A: Margo is doing the sound design called “Moratorio,” which is a reference to Cage’s “Roaratorios.” The sound design will be in the lobby when you first come in. There will be a compilation of hundreds of voice recordings of John Cage’s writing that you will hear on speakers and radios that will broadcast the sound. Margo wanted to use radios because Cage loved radios and collected them.

Everyone will also be given a QR code that they can scan on their phone so they can listen to the sound design outside or later if they like. The back of the program will have 64 QR codes that you can scan to listen to later. It’s really cool and will get the audience in the mood to listening and seeing the piece.

Q: For many, Cage is tough listening. What is it about the music that you like?

A: At first, it’s so different. There is no melody. It’s not like listening to a normal song. But after working with it for two months, you do start to hear like a melody. You recognize each piece. If you let yourself go, it envelops you and puts you into a world of different sounds. I’m excited by it.

Q: Did you re-create the entire work or is it borrowed from the original dance, “TangO?”

A: Two sections are from the original, but the rest of it is new for this group of advanced dancers I’m working with here at Skidmore. I wanted to honor these dancers by giving them a fresh experience.

Q: Is this the kind of experience you want to share with the dancers at Skidmore?

A: Yes. I want them to perform more. They performed with Martha Graham Dance Company at the Joyce in March. And I’m hoping to have them appear at the Inside/Out Festival at Jacob’s Pillow.

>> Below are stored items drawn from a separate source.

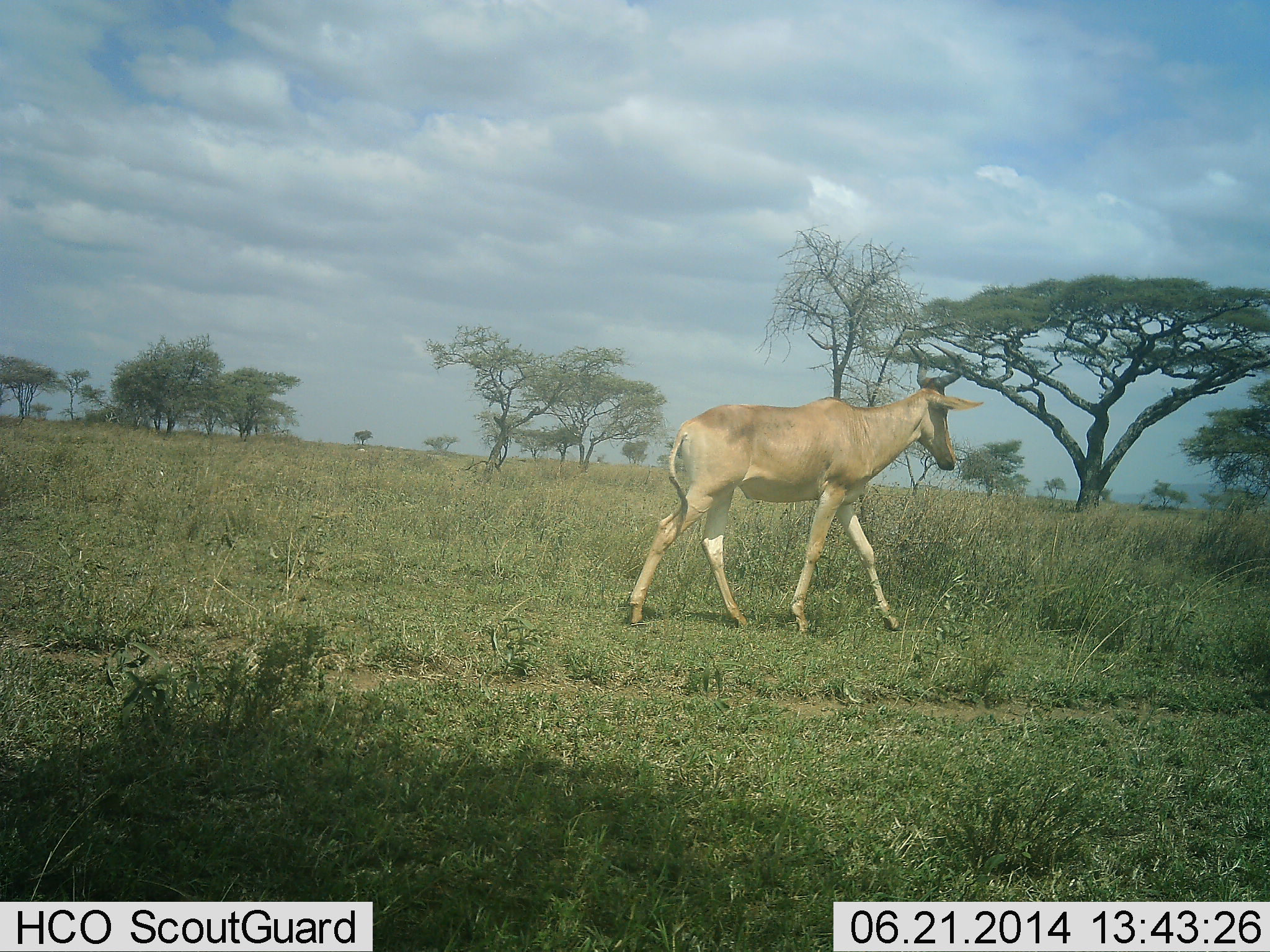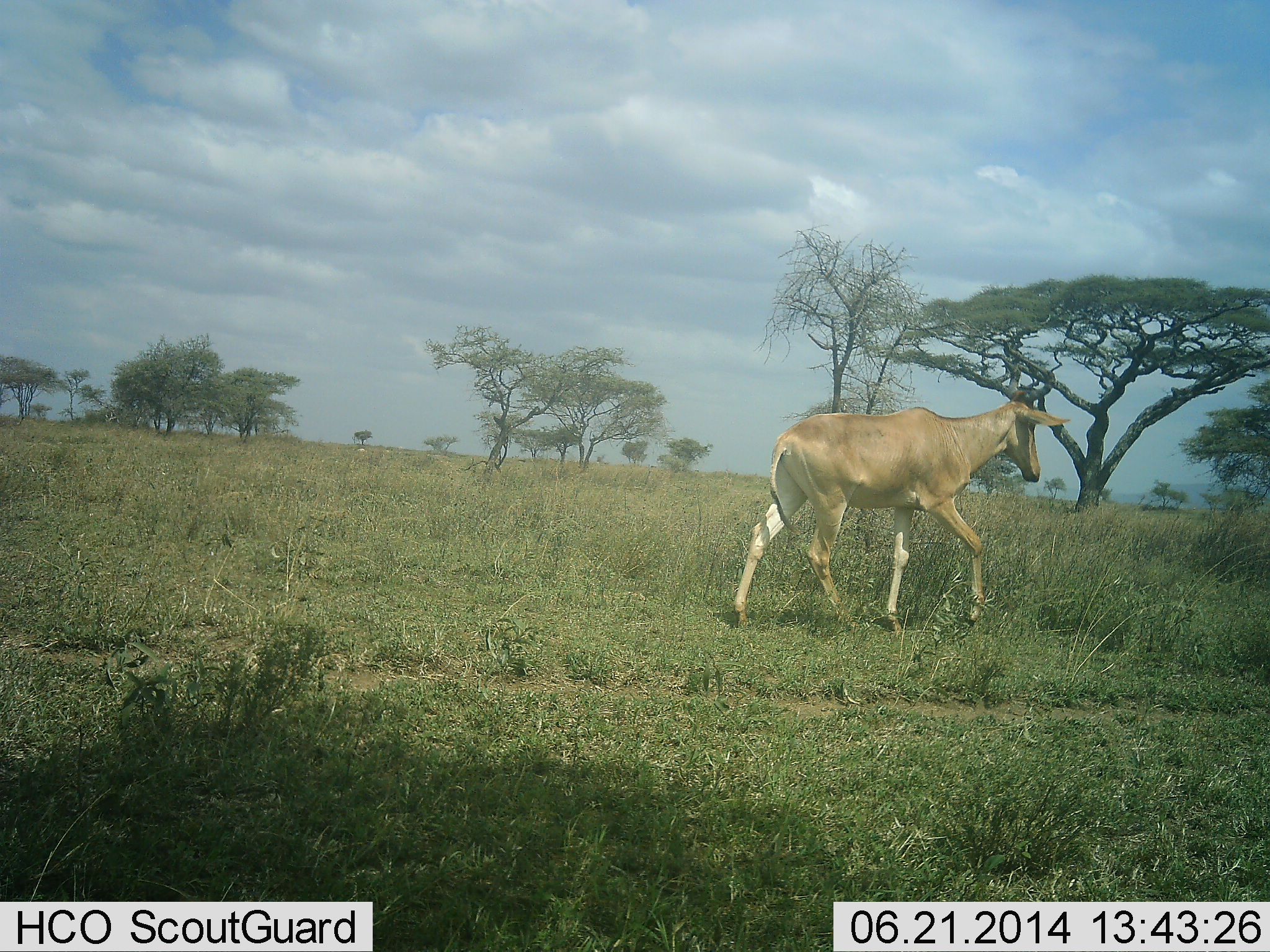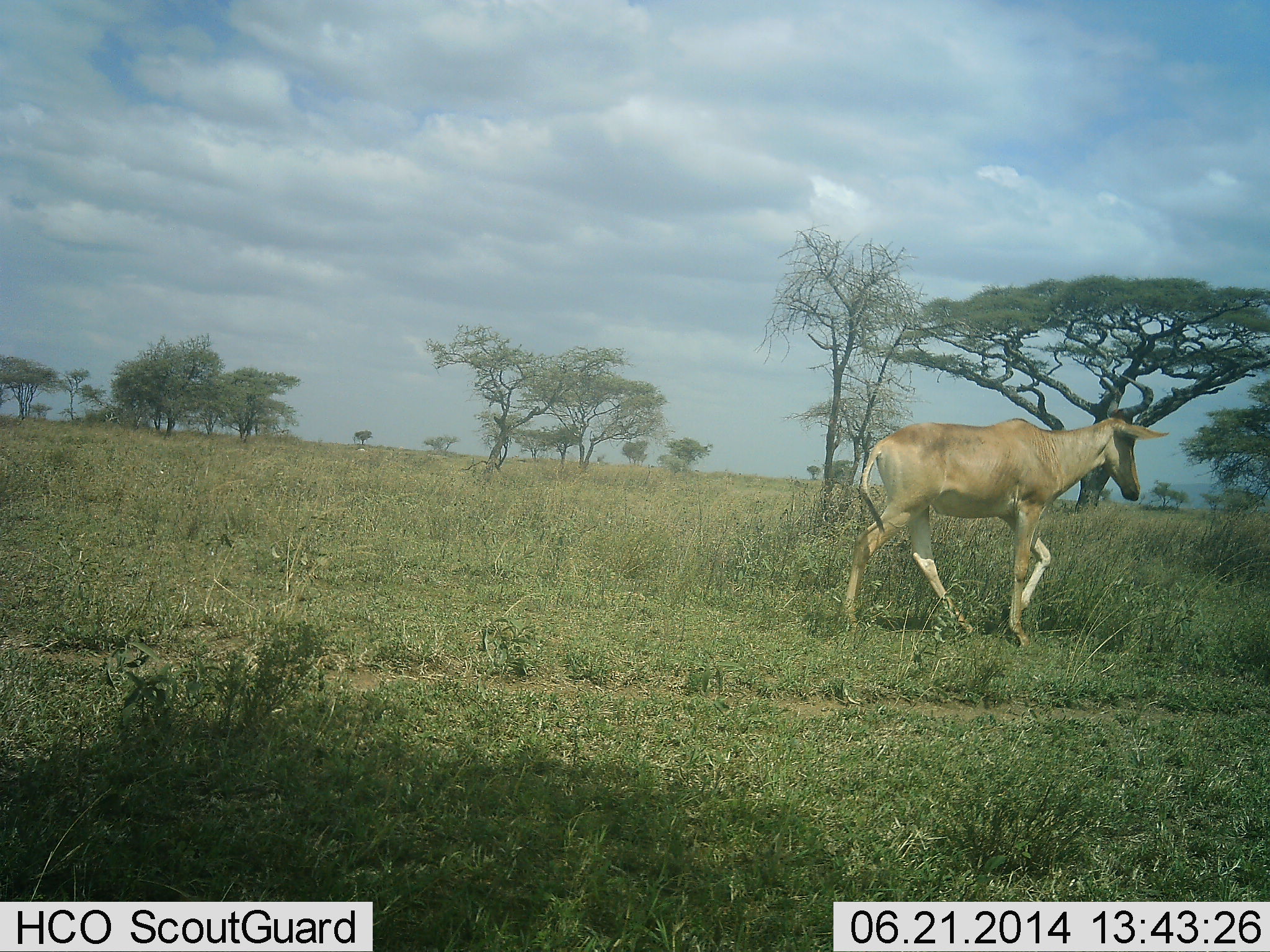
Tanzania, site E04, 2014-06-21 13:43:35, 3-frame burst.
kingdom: Animalia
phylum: Chordata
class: Mammalia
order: Artiodactyla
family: Bovidae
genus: Alcelaphus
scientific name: Alcelaphus buselaphus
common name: hartebeest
Hartebeest (Alcelaphus buselaphus), count 1. Behavior (volunteer vote fractions): standing 10%, resting 0%, moving 100%, interacting 0%. Young present (vote fraction): 0%. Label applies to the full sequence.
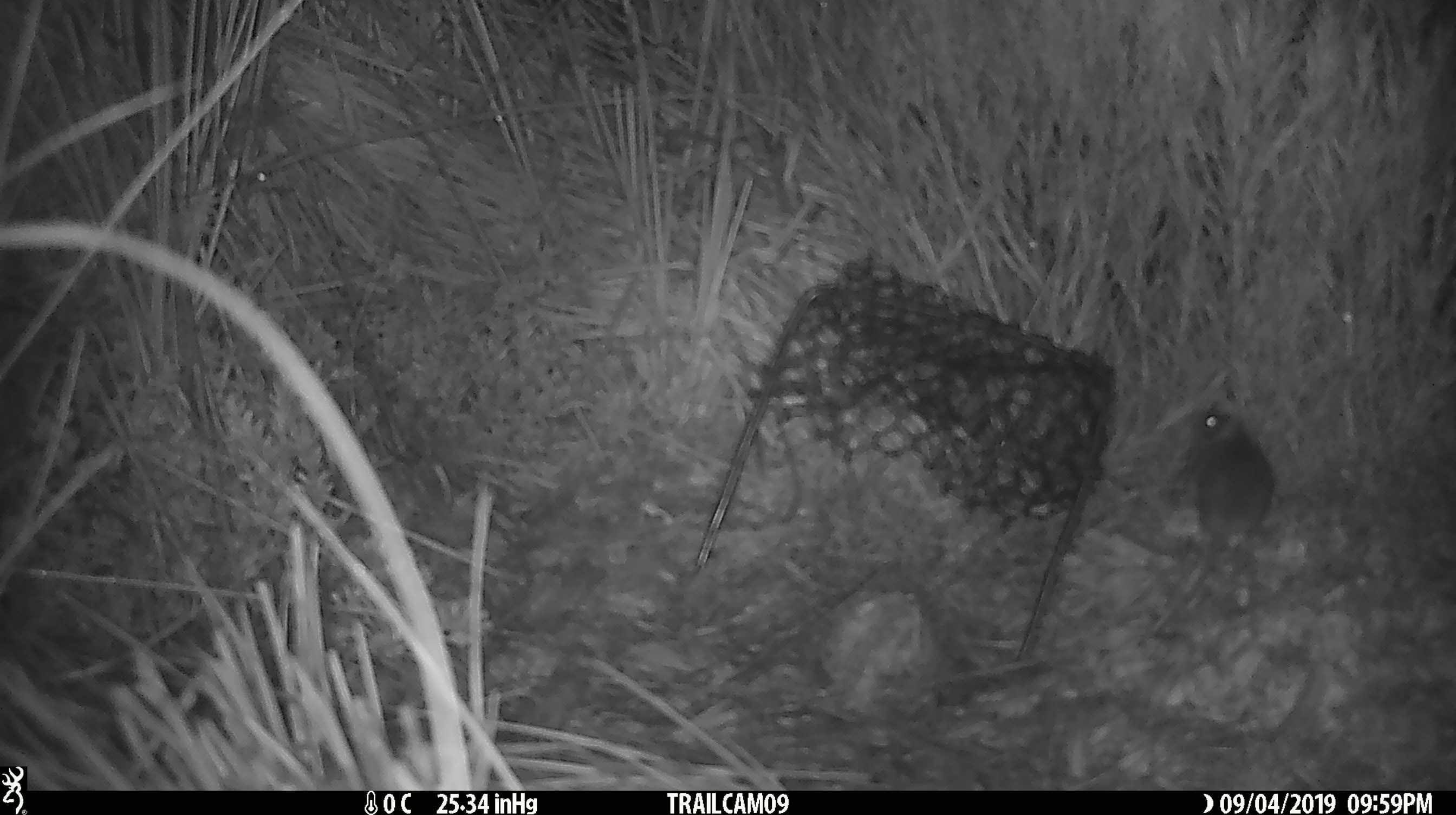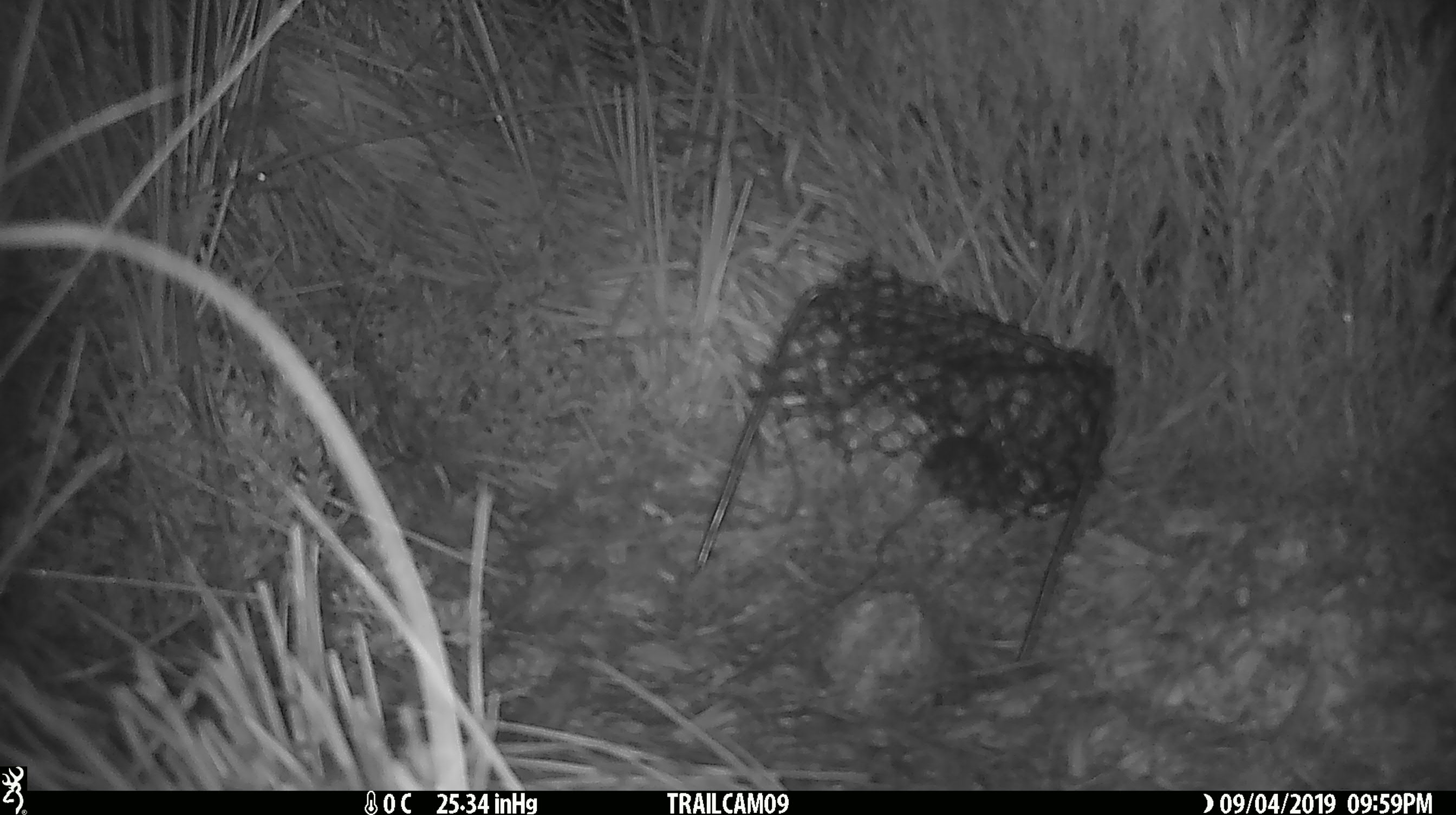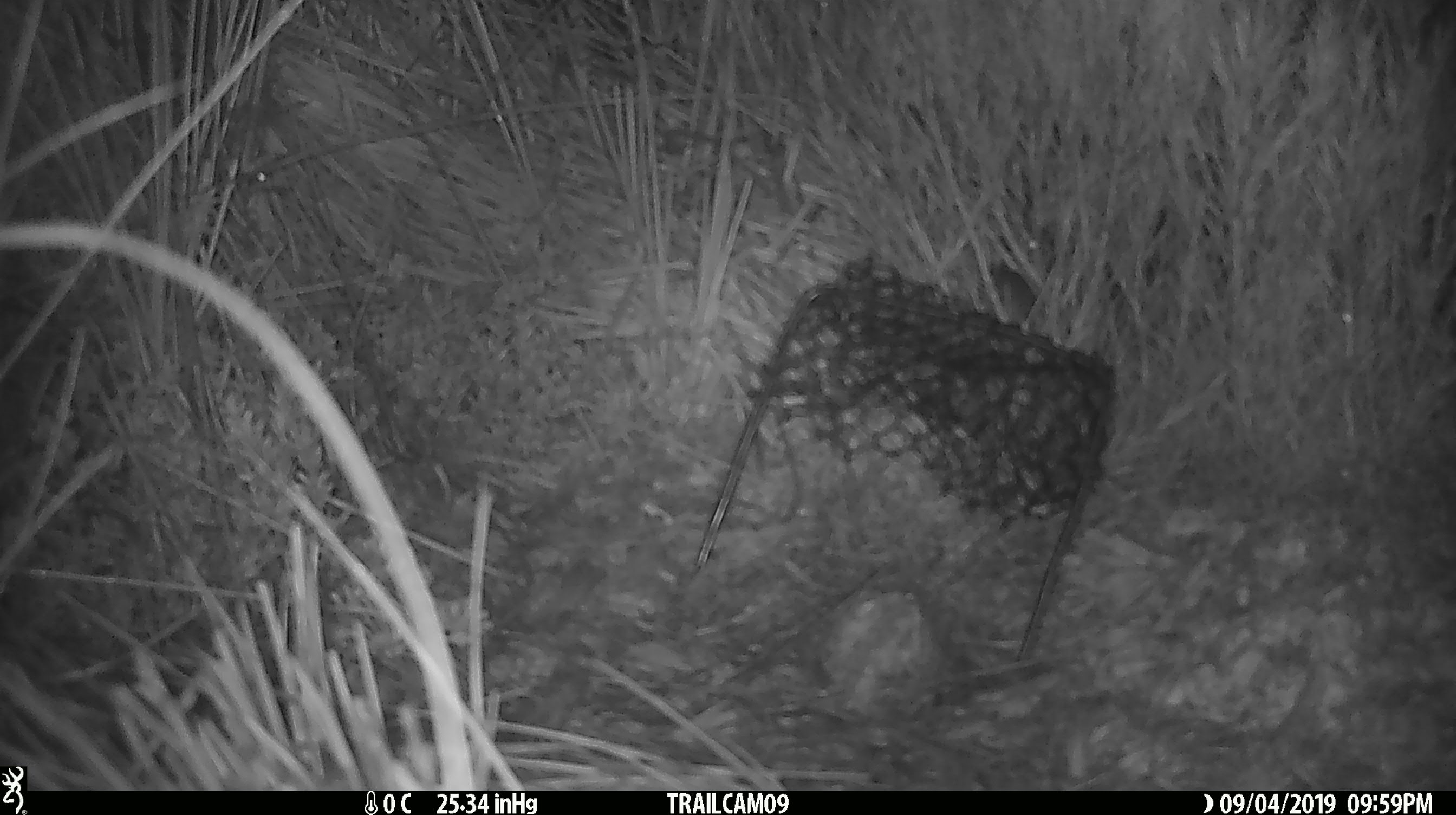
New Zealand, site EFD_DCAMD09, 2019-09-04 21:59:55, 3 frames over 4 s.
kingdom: Animalia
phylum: Chordata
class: Mammalia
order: Rodentia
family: Muridae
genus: Mus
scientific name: Mus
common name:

But I also want dancers to feel supported and encouraged.

The first time I ever walked into a dance class was at college, the University of South Florida. When I did, I knew I was home. And I worked my tail off to become a dancer. But I was able to do it because I had teachers who helped me succeed. That’s what I want to do for the dancers here — so those who never dreamed of dancing can.